**What the task asks**
The result should be the listing below restated word for word, with images left out.

Provided records Start Marker

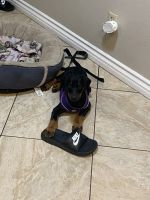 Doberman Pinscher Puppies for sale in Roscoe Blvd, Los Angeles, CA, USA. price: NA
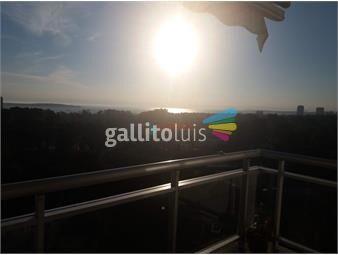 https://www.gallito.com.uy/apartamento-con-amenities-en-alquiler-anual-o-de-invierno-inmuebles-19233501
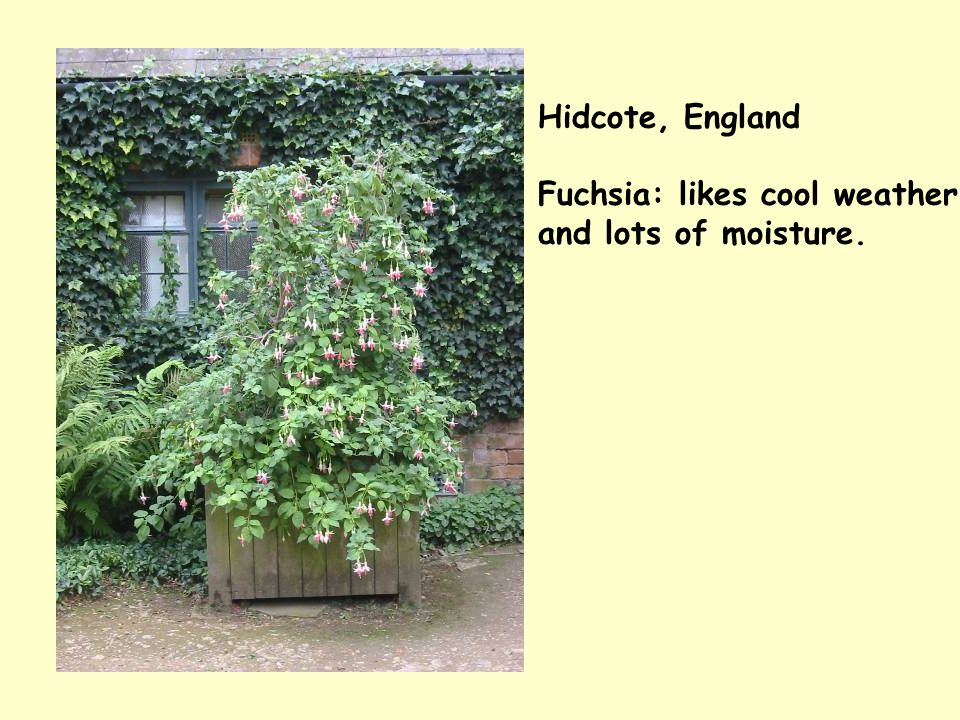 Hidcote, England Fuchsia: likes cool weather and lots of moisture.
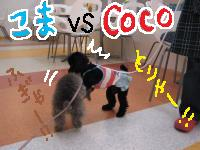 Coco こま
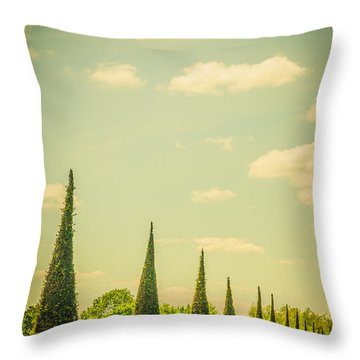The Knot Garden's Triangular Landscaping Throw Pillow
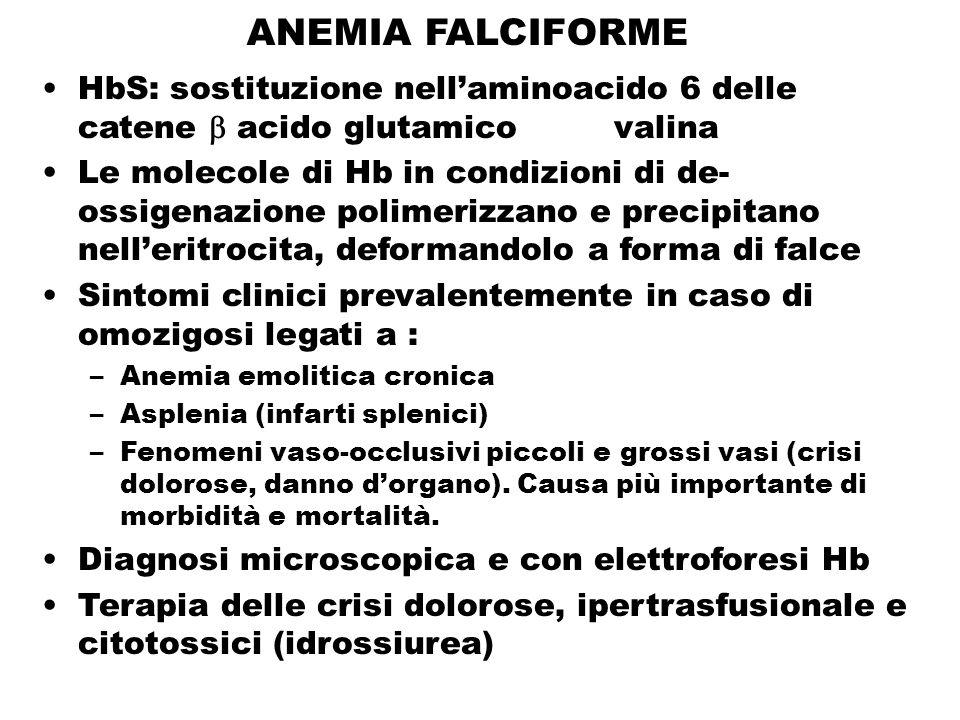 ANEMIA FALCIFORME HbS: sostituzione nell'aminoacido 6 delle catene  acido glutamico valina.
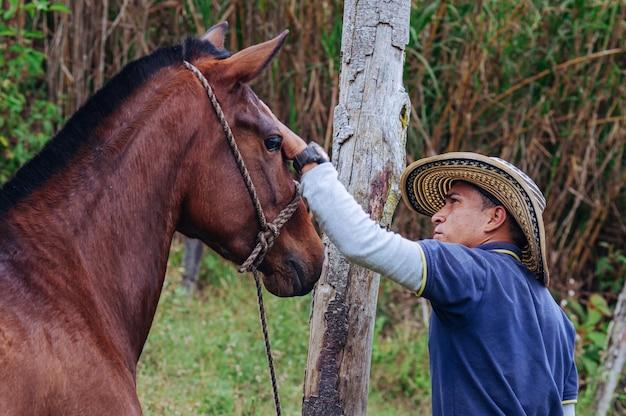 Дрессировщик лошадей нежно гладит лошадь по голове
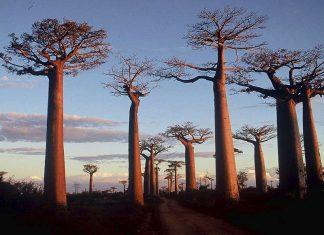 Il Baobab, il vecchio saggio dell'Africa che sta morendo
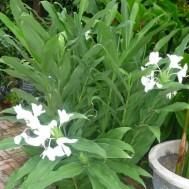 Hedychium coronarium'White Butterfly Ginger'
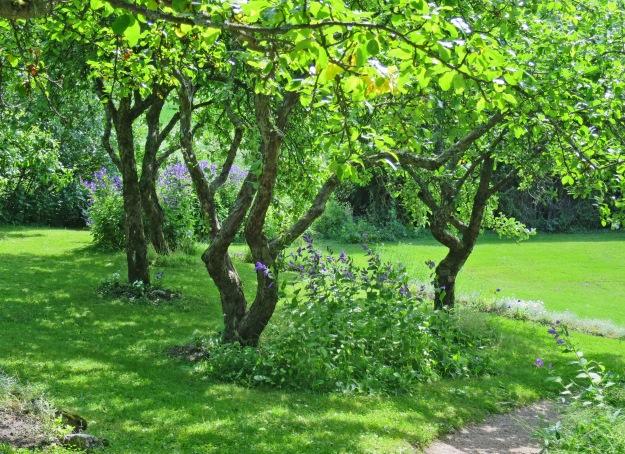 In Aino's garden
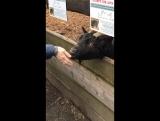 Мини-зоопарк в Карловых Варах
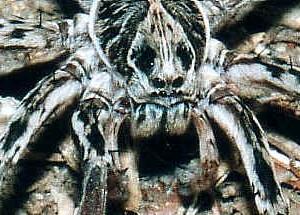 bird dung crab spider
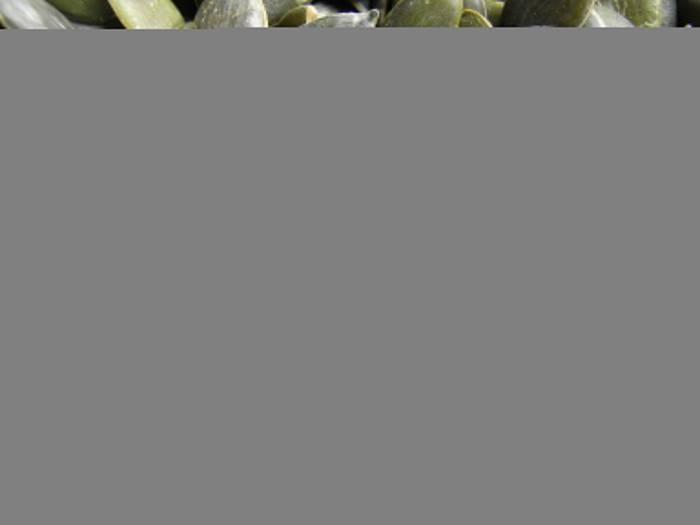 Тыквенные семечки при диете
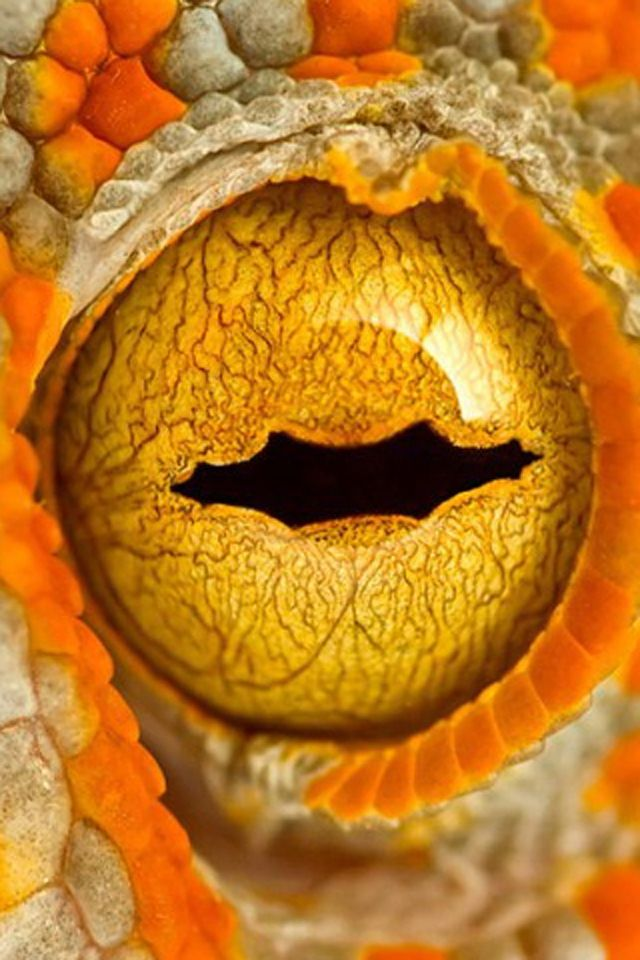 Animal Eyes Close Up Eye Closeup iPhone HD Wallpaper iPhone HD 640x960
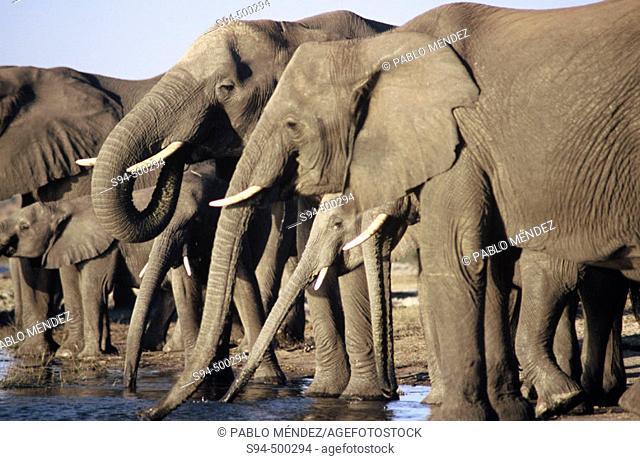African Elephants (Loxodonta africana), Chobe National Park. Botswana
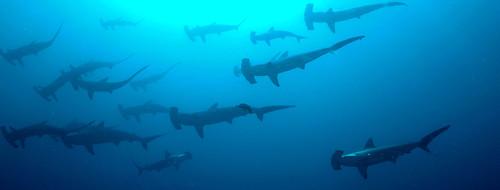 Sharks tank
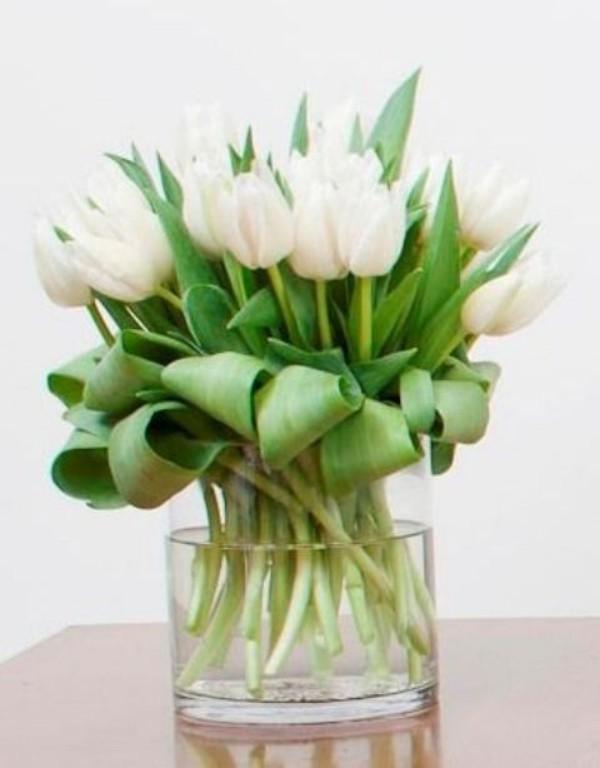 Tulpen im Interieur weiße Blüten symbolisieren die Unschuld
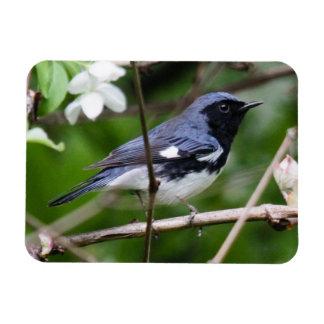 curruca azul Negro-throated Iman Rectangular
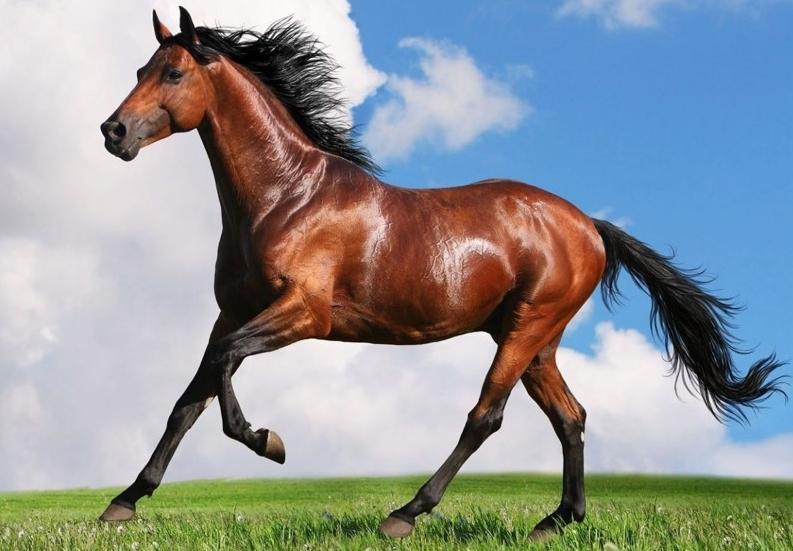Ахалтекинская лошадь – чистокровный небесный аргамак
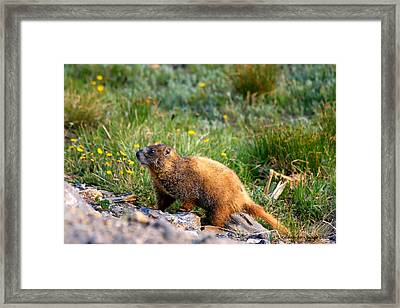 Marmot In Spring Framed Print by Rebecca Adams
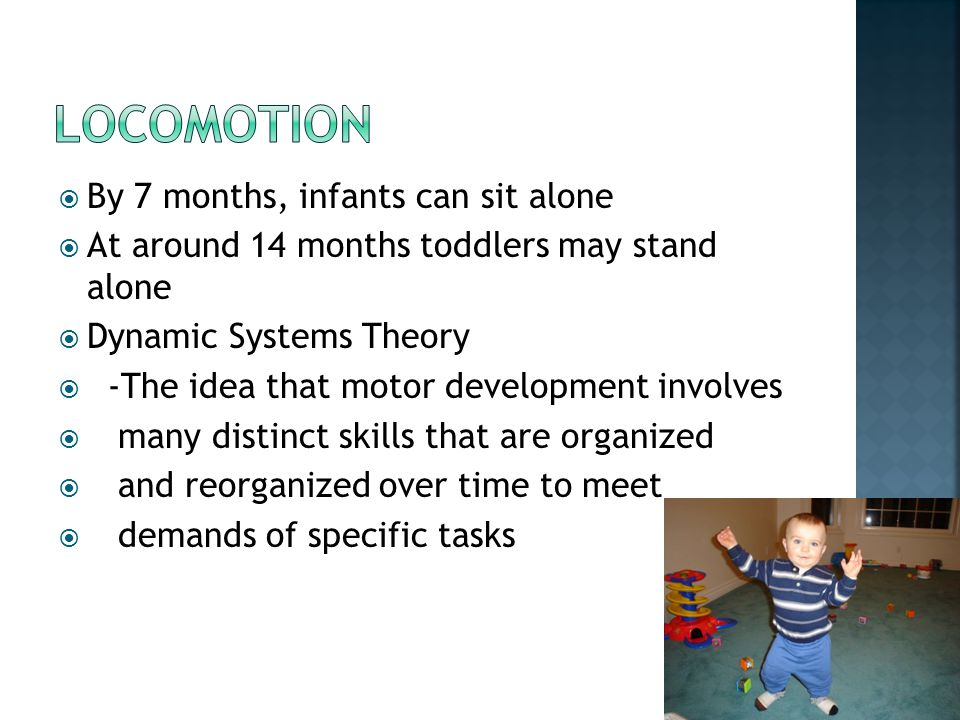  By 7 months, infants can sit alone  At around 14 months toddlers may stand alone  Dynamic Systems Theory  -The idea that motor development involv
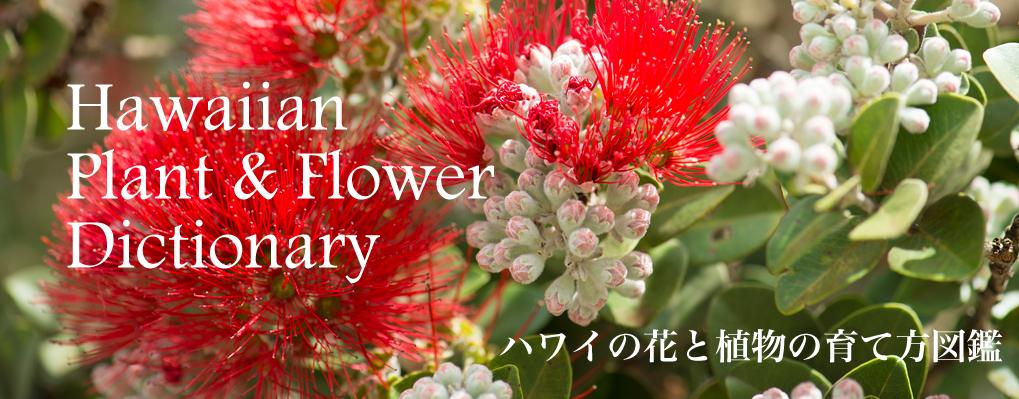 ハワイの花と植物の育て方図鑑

Provided records End Marker

**Response to the exercise**
 Doberman Pinscher Puppies for sale in Roscoe Blvd, Los Angeles, CA, USA. price: NA
 https://www.gallito.com.uy/apartamento-con-amenities-en-alquiler-anual-o-de-invierno-inmuebles-19233501
 Hidcote, England Fuchsia: likes cool weather and lots of moisture.
 Coco こま
The Knot Garden's Triangular Landscaping Throw Pillow
 ANEMIA FALCIFORME HbS: sostituzione nell'aminoacido 6 delle catene  acido glutamico valina.
 Дрессировщик лошадей нежно гладит лошадь по голове
 Il Baobab, il vecchio saggio dell'Africa che sta morendo
 Hedychium coronarium'White Butterfly Ginger'
 In Aino's garden
 Мини-зоопарк в Карловых Варах
 bird dung crab spider
 Тыквенные семечки при диете
 Animal Eyes Close Up Eye Closeup iPhone HD Wallpaper iPhone HD 640x960
African Elephants (Loxodonta africana), Chobe National Park. Botswana
 Sharks tank
 Tulpen im Interieur weiße Blüten symbolisieren die Unschuld
 curruca azul Negro-throated Iman Rectangular
Ахалтекинская лошадь – чистокровный небесный аргамак
 Marmot In Spring Framed Print by Rebecca Adams
  By 7 months, infants can sit alone  At around 14 months toddlers may stand alone  Dynamic Systems Theory  -The idea that motor development involv
 ハワイの花と植物の育て方図鑑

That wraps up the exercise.